In some Ethiopian communities, women are whipped with sticks until their backs bleed in a testament to their commitment to the men of their village; the scars they develop from getting their backs slashed open are considered beautiful and desirable.
In Myanmar and Thailand, female members of the Padaung tribe (so-called “giraffe women”) wear brass rings around their necks to make them appear longer. The rings are so tight that over time the clavicle becomes deformed which is what causes the appearance of a lengthened neck. At one point the tribal members claimed that the rings offered women protection from tiger attacks, but now that tigers are no longer a threat the practice still continues in the name of cultural beauty.

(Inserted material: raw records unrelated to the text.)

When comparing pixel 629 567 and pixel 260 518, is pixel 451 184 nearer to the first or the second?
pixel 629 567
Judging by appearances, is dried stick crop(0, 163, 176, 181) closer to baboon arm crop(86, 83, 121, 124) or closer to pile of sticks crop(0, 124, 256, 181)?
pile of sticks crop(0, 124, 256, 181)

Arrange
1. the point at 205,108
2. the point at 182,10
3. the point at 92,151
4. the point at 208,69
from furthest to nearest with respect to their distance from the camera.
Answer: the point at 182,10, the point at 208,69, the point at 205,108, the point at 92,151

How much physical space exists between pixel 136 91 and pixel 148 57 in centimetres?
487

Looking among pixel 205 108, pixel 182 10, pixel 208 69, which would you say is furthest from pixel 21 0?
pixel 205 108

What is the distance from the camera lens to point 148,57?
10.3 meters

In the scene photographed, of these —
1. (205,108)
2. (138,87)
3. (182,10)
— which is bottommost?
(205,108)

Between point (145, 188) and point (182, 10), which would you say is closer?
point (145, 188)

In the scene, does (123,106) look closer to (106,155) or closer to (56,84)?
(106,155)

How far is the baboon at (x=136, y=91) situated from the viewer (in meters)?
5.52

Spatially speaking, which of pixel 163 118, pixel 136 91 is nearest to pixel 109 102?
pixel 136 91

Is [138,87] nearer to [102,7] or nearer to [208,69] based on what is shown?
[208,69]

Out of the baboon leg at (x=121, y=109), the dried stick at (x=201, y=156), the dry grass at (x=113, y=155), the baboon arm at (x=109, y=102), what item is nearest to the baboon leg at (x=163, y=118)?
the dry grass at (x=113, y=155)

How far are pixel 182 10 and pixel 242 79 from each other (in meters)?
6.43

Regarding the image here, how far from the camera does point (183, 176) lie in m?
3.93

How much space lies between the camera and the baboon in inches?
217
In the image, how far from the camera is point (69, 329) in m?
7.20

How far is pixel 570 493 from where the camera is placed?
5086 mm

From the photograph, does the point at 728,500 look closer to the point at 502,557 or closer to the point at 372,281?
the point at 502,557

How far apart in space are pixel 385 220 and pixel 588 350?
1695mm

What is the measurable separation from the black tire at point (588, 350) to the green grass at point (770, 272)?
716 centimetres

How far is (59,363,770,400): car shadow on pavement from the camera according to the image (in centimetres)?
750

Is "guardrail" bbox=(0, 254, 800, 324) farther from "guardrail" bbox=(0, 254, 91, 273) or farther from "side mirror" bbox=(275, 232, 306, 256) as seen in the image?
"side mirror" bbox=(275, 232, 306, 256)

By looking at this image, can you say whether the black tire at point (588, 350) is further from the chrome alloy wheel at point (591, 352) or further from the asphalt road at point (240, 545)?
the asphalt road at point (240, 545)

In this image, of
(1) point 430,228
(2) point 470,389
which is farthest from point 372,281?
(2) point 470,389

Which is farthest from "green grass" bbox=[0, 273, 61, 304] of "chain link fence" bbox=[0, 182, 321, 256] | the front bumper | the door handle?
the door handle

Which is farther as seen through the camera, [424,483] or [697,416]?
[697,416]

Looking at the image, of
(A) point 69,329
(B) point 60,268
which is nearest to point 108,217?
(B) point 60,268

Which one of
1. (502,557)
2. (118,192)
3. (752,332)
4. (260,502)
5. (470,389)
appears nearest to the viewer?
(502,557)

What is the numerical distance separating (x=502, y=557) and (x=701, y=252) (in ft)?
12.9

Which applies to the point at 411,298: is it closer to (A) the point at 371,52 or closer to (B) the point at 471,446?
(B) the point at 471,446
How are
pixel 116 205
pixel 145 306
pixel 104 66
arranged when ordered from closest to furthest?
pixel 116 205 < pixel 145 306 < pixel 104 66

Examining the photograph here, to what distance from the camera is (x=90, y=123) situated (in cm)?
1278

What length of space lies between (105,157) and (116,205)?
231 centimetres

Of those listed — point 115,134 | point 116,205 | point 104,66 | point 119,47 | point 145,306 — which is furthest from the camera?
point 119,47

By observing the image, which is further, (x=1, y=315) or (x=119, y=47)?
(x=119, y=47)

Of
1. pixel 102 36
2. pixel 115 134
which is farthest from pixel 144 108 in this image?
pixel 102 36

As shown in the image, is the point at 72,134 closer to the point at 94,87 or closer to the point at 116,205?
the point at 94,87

I can’t help but also notice the silencing symbolism in placing the coils around the throat, thereby restricting vocal cords.
The governments in these countries have attempted to outlaw and curtail these cultural practices, but with limited success. Tribal members have resisted these efforts, claiming that perpetuating these practices is a way to preserve their culture.
In defense of these practices, tribal members will invoke the concept of freedom: if women want to participate in these beauty rituals (and ostensibly, they do), then why is the government interfering with our right to carry out our own traditions? Importantly, women’s consent is critical to the perpetuation of such practices. Ethiopian women participating in the whipping ceremonies literally beg the men to whip them more, as the deeper the scars the more beautiful they become. Similarly, women in Myanmar and Thailand are proud of their coils and enjoy wearing them.
Of course, the extent to which this “consent” is the result of a free and informed decision is highly suspect. When a culture defines beauty—and therefore, womanhood– by the endurance of painful rituals like whipping and the neck coils, women must comply to be accepted in their societies. The consequences of abstaining, of deviating from deeply ingrained cultural norms, are often far too high.
In Myanmar at least, I’ve heard reports of younger generations of girls refusing to wear the neck coils, which may indicate progress on the horizon. But we cannot place the burden of stopping these harmful behaviors on women alone—men also need to push back against the idea that a woman must suffer pain in order to be considered beautiful.